Information shown:
=== Begin Enclosure ===

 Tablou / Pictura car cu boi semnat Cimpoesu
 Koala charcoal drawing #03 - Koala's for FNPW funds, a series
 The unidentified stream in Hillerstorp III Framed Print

=== End Enclosure ===

Instructions to follow: Reproduce the data in full, exactly.

Exercise result:
 Tablou / Pictura car cu boi semnat Cimpoesu
 Koala charcoal drawing #03 - Koala's for FNPW funds, a series
 The unidentified stream in Hillerstorp III Framed Print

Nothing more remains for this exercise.